Contradição, incoerência e falta de consistência nas convicções

 1- certos irmãos criticam determinados autores por certas falácias nas coisas da Umbanda Esotérica, mas, de certo modo, defendem suas "teorias" inacuradamente preconizadas, já que em última análise não passam de cópias de cópias.

2- defendem e incentivam o posicionamento guardião do legado original, outrora estabelecido pelo velho Matta , contra às deturpações feitas ao longo dos anos na Banda de Guiné. Mas, na prática, recuam por estarem divididos em seu íntimo e não saberem o que realmente querem ou, qual é o seu papel nisso tudo.

3- são leitores de "Umbanda de Todos Nós" e de outras obras do velho Matta, são sujeitos que sabem ser excelentes críticos, sabem apontar bem os erros aqui e acolá. Todavia, suas ações não ultrapassam de modo algum sua sala de leitura...

Sim, é muito mais fácil saber o que fazer do que fazer o que se sabe.

Aos eternos contraditórios: a vida está passando e a Umbanda sobrevive aqui, através de cada um de nós, que de fato, se coloca à disposição para ser um instrumento dela.

Mas, se isso não for feito com congruência e consistência em ações, de nada vale o indivíduo ser um teórico de uma prática não consumada.

Aqueles que colaboram com o site Umbanda do Brasil, não querem de modo algum, ser melhores do que ninguém.
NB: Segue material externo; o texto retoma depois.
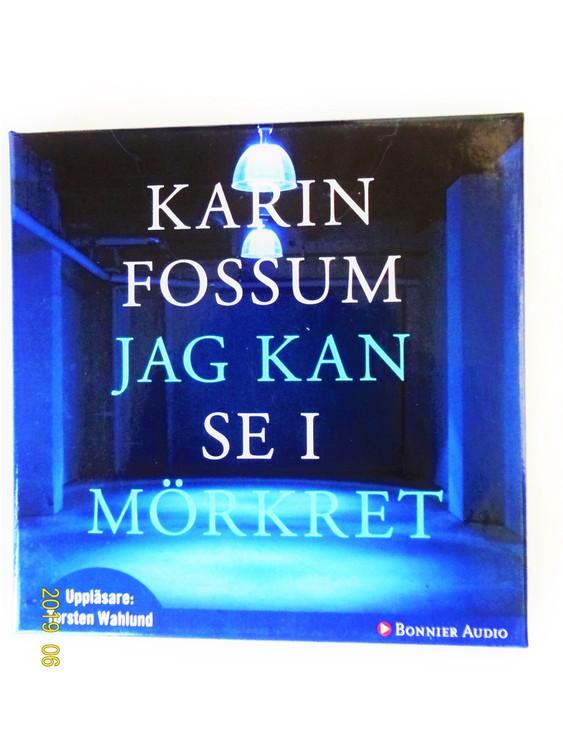 """Karin Fossum """"Jag Kan Se i Mörkret"""" mycket bra skick Begagnad."""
A proposta aqui é simplesmente sair da teoria fria do intelecto e, colocar o coração para trabalhar e mover forças que possibilitem a sobrevida da Raiz de Guiné, tão massacrada e prostituída pela soberba.

Como já dito antes: os homens passam, mas, as instituições sobrevivem.

Que possamos ser íntegros em nossa caminhada na Umbanda, a fim de, possibilitar um caminho melhor do que o nosso, para às gerações que virão doravante beber nas coisas da Raiz.